- [Extracted information]:
————
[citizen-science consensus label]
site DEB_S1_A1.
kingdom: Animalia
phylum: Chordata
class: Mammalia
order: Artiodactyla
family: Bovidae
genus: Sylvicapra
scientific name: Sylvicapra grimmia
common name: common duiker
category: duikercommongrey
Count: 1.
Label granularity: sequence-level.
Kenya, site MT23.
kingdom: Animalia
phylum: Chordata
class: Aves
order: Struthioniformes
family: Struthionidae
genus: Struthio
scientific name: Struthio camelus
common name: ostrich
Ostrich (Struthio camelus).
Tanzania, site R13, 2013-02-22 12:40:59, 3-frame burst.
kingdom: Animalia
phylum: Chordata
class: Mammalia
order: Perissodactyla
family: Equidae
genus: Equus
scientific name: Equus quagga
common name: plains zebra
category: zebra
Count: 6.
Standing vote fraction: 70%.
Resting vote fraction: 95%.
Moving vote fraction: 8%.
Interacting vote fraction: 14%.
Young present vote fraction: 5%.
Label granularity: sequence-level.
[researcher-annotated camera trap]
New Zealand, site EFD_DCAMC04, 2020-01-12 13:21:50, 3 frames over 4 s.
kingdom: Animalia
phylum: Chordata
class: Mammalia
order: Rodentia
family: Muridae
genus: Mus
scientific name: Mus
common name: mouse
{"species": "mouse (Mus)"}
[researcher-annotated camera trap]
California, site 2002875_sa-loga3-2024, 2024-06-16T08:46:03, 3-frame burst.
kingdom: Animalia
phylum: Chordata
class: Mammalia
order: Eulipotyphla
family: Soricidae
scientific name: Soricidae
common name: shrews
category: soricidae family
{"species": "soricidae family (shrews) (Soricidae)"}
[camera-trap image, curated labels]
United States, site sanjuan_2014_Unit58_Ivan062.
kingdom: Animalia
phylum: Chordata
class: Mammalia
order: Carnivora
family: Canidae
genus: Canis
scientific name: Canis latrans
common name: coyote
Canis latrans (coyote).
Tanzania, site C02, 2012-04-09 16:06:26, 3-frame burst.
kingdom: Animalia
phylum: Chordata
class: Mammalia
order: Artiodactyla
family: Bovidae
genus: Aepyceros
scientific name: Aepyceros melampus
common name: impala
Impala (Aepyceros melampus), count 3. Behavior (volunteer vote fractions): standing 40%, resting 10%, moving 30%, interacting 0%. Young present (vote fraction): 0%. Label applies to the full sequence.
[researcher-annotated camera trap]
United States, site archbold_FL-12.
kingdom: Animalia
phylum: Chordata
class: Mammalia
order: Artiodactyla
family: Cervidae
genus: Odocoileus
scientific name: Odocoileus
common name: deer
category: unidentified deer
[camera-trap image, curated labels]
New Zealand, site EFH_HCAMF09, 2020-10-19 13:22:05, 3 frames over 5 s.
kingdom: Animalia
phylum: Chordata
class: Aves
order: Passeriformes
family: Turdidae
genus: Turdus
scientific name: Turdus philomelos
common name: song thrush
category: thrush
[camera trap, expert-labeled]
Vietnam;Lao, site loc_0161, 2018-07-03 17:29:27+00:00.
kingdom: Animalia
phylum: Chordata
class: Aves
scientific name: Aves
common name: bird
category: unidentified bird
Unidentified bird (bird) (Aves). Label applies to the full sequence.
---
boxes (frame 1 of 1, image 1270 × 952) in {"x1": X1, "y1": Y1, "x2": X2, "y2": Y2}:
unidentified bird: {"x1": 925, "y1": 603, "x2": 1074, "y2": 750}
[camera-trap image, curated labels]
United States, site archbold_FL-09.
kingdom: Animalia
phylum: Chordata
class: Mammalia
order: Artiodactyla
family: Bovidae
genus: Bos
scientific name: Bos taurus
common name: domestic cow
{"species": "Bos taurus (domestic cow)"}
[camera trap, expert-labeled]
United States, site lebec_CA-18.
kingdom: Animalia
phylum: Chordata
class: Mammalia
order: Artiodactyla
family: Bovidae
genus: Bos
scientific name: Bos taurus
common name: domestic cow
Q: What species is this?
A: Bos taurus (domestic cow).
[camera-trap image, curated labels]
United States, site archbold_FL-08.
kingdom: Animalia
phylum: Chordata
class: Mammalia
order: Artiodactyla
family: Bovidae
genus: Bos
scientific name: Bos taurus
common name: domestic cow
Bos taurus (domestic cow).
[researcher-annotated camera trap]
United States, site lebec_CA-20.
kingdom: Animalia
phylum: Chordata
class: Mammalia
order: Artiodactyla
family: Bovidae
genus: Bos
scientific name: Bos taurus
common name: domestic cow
————
- [Work to be completed]: Using the listing above, return all lines where the word "Tanzania" occurs.

- [The completed task]:
Tanzania, site R13, 2013-02-22 12:40:59, 3-frame burst.
Tanzania, site C02, 2012-04-09 16:06:26, 3-frame burst.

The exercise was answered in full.